**Given text:**
• • • •
To the same effect, see also Burn World-Wide, Ltd. d/b/a BGT Partners v. Banta Global Turnkey Ltd., D2010-0470 (WIPO May 19, 2010).


Here Complainant asserts that it has rights in the TRAILBUILT service mark for purposes of Policy ¶ 4(a)(i) by reason of its registration of the mark with the USPTO.  However, the parties’ pleadings show that Complainant’s rights in its mark are not senior in time to Respondent’s registration of the <> domain name.  This is because the domain name was registered by Respondent on June 10, 2019, while Complainant obtained registration of its TRAILBUILT service mark nearly sixteen months later, on October 6, 2020.  And, while UDRP panelists have found that a complainant’s seniority in time should be determined as of the date of filing of its registration application rather than the eventual date of mark registration, Complainant filed its application for registration of the TRAILBUILT mark on September 16, 2019, more than 95 days after the domain name was registered by Respondent. 


The parties’ submissions do not show that Respondent registered the contested domain name in bad faith, but instead support Respondent’s assertion that it had no reason to know of Complainant’s mark when it registered the domain name.  See, for example, Francesca’s Collections, Inc. v. Blackstone Trust, FA 368315 (Forum March 9, 2011):


… Complainant’s rights in the mark date back only to… the filing date of the… trademark registration. Respondent, however, registered the… domain name… prior to Complainant’s trademark registration.  Accordingly, the Panel finds that Respondent’s predating registration of the disputed domain name indicates that Respondent did not register the disputed domain name in bad faith according to Policy ¶ 4(a)(iii).


Complainant also asserts that it acquired common law rights in the TRAILBUILT mark dating from June 24, 2019.  However, that date fell fourteen days after Respondent’s registration of the challenged domain name.  Accordingly, even if Complainant’s assertion were credited, it would not establish that Respondent registered the domain name in bad faith.  Again, see Francesca’s Collections, Inc. v. Blackstone Trust, supra:


Complainant contends it has common law rights in the… mark dating back to 1999 when Complainant alleges it first engaged in commerce by using the… trademark.  Complainant alleges it has continuously used the mark in commerce since that time, expending considerable economic resources in expanding its brand recognition…. The Panel finds, however, that Complainant has not provided evidence that would warrant a finding of common law rights prior to the registration of the domain name….  Moreover, Complainant has failed to show that Respondent had any awareness of Complainant’s business at the time the domain name was registered.
• • • •
**Stated exercise 1:**
Report how many lines of the records contain the word "positioned". Give only the number.

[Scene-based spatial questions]
• • • •
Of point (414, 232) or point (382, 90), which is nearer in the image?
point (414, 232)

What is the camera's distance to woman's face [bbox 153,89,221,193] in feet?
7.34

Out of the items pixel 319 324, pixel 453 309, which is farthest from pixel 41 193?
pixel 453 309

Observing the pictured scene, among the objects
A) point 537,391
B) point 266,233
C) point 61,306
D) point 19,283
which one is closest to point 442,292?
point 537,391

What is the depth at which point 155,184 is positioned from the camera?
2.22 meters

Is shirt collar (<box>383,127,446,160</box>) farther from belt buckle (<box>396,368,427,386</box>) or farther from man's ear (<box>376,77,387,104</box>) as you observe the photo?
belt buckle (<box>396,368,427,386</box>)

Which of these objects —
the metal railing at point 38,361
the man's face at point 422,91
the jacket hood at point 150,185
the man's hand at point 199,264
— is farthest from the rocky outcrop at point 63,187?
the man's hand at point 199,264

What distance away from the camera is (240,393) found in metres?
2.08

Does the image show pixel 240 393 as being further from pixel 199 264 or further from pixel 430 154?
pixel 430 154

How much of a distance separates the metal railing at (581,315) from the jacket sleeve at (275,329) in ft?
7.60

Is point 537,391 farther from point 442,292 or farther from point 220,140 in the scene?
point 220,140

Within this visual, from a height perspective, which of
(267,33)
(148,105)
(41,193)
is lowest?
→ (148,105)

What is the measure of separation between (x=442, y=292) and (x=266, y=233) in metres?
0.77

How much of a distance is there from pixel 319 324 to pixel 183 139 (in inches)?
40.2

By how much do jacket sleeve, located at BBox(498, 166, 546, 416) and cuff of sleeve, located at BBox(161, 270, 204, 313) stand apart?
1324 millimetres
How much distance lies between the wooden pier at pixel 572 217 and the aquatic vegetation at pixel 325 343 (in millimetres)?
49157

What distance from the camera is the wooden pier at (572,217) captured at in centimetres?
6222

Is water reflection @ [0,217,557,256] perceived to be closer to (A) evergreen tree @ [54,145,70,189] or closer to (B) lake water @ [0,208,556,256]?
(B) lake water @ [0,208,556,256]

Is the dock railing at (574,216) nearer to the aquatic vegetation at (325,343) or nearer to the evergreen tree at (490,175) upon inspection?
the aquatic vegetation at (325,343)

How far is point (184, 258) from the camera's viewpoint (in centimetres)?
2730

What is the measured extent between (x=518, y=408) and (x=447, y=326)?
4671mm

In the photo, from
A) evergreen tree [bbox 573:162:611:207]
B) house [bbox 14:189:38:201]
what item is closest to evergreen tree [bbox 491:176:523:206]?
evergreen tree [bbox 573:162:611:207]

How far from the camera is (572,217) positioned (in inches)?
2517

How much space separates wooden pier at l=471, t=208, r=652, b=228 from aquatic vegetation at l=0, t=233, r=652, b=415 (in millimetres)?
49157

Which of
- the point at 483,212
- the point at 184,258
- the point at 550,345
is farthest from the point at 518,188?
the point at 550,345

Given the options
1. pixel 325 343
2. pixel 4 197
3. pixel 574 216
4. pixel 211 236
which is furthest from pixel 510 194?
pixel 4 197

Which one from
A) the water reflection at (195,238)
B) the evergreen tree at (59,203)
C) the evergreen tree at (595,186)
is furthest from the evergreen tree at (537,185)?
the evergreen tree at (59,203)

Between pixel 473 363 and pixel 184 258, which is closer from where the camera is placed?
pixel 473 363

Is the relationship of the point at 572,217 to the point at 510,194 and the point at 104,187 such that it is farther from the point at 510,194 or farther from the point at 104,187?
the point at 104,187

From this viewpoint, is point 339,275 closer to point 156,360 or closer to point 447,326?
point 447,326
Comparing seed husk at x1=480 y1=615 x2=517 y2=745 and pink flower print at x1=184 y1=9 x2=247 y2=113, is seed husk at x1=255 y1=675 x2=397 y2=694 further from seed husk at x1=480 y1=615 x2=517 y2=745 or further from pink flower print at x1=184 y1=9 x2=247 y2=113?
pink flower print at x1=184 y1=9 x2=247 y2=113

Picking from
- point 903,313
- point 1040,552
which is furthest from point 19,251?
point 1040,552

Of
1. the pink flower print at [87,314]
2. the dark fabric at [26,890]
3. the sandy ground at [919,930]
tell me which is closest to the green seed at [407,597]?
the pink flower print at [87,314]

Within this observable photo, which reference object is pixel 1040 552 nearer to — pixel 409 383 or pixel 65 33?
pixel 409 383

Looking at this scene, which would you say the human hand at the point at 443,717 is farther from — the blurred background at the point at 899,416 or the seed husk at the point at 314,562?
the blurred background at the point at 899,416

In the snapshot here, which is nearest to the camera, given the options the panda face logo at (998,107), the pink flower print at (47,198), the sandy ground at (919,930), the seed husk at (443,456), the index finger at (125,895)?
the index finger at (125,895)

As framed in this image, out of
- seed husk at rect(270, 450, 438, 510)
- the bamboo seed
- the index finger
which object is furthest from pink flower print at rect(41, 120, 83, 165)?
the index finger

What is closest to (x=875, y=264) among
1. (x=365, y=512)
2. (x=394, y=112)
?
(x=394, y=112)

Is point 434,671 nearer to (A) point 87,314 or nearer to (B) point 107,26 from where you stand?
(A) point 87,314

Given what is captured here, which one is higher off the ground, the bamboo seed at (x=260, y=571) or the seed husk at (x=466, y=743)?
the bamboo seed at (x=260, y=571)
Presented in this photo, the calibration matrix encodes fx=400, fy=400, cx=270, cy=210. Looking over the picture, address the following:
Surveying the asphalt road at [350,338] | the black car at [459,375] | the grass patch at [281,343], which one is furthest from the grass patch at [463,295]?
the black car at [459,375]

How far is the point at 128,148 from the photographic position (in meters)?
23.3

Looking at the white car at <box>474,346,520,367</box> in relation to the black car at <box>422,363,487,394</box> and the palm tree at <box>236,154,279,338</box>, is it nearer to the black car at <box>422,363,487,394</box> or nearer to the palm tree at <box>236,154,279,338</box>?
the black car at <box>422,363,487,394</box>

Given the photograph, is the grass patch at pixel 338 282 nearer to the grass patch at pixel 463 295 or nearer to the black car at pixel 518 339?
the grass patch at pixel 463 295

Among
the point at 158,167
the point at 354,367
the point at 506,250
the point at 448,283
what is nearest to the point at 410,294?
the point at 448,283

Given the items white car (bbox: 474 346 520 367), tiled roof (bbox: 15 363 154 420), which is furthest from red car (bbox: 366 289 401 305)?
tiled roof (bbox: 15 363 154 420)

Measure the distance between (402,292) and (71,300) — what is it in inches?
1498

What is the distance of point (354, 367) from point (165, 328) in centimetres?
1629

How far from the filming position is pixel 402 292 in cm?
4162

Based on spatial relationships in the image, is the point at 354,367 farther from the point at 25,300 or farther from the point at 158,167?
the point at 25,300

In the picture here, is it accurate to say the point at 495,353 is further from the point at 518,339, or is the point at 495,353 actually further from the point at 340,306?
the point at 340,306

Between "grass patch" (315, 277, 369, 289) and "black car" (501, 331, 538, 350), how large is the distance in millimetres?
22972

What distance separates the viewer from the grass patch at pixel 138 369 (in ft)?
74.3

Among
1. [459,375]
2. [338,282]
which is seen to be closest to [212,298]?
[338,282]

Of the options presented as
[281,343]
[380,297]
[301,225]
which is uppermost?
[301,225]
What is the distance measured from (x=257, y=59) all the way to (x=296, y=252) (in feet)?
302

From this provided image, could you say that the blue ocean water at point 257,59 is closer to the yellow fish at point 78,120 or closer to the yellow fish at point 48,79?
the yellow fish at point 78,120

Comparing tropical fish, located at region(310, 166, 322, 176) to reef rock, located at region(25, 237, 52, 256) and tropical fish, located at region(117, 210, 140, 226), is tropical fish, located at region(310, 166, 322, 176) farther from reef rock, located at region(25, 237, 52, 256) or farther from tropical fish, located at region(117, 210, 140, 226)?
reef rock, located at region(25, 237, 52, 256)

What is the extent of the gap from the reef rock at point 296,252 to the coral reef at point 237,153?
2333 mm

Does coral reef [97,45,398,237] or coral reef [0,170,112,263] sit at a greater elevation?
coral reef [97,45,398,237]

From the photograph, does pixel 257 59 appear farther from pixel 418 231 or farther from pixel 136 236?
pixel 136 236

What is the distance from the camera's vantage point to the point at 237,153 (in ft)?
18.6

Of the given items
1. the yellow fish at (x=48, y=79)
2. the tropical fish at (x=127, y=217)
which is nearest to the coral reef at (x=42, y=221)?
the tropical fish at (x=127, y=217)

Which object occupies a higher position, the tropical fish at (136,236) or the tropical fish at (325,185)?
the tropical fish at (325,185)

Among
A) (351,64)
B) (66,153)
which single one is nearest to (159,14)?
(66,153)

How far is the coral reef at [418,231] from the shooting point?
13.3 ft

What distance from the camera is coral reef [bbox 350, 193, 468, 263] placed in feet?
• • • •
**Stated exercise 2:**
Take the domain name dispute decision further, starting after its last sentence.

**Task output 1:**
2

**Task output 2:**
We therefore conclude that Complainant has failed to prove that Respondent registered the challenged domain name in bad faith as provided in the Policy.



Respondent contends that, in filing and prosecuting its Complaint in this proceeding, Complainant is guilty of “Reverse Domain Name Hijacking,” (“RDNH”) defined in UDRP Rule 1 as:  “using the Policy in bad faith to attempt to deprive a registered domain-name holder of a domain name.” 


In order to justify a finding of RDNH, Respondent must establish both that Complainant’s Complaint has no merit and that Complainant has proceeded under the UDRP in bad faith.  See, for example, NetDepositVerkaik v., D2001-1502 (WIPO March 19, 2002):


To establish reverse domain name hijacking, Respondent must show knowledge on the part of the Complainant of the Respondent’s right or legitimate interest in the Domain Name and evidence of harassment or similar conduct by the Complainant in the face of such knowledge.


The facts on this question in the record before us show the following:


1.    throughout this proceeding Complainant has been represented by experienced legal counsel;

2.    Complainant knew, or should have known, when it filed its Complaint, that Respondent had registered its domain name more than three months before Complainant filed an application for registration of the service mark upon which it relies;

3.    Complainant has offered no evidence showing that Respondent procured its domain name registration in bad faith anticipation of Complainant’s mark registration;

4.    Complainant filed its Complaint only after its efforts to purchase the domain name from Respondent had failed;  and

5.    Complainant continued to prosecute this proceeding with the filing of an Additional Submission after the salient facts touching on the parties’ relative time priority in rights were laid before the Panel in Respondent’s Response.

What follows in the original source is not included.